There is also no evidence as to the speed at which plaintiff’s decedent was traveling except the inferences which may be drawn from the demolition of his truck and the distances to which the coal he was carrying was catapulted. The extreme damage to plaintiff’s decedent’s truck may be accounted for by a combination of speed and the weight of the colliding vehicles. However, the distance to which the loose coal was thrown was dependent almost entirely upon speed at the time of collision. Some of the coal was thrown over the top of the truck cab and over the scraper a distance of about fifty feet. The conclusion is unavoidable that the truck was being driven rapidly, but whether its speed was thirty, thirty-five or fifty miles an hour rests entirely in the field of speculation.

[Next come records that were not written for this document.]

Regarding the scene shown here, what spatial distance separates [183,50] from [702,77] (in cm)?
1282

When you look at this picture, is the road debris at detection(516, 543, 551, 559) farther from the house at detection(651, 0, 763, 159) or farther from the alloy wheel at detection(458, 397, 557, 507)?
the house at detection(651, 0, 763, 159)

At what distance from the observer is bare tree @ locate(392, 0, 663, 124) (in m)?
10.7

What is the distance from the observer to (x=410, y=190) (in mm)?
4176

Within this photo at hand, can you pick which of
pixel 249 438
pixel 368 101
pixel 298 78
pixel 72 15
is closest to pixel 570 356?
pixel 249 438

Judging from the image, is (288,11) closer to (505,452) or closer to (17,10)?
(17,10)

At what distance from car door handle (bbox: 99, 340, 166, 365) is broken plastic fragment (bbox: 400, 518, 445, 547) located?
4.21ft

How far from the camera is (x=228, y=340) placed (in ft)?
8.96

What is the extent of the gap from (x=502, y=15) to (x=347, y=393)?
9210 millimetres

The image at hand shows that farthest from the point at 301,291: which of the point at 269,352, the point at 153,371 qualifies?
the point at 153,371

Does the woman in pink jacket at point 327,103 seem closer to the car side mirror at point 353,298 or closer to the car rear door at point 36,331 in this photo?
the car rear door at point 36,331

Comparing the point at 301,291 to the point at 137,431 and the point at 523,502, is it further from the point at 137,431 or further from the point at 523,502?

*473There is thus no reasonable basis upon which the jury could have computed the time within which defendant’s driver could have acted even if he had been obliged to conclude that plaintiff’s decedent was in a position of peril from which he could not extricate himself at the time he first saw him four hundred-fifty feet away. If plaintiff’s decedent was driving fifty miles an hour, which is entirely possible, defendant’s equipment would only have had time to travel forward a distance equal to its own length, between the time its driver saw the approaching truck and the collision. The time interval would have been less than seven seconds.
I am satisfied therefore that plaintiff has not sustained the burden of proving facts from which the jury could reasonably reach the conclusion that defendant’s driver had the last clear chance to avoid a collision.
The judgment should be reversed and a new trial granted.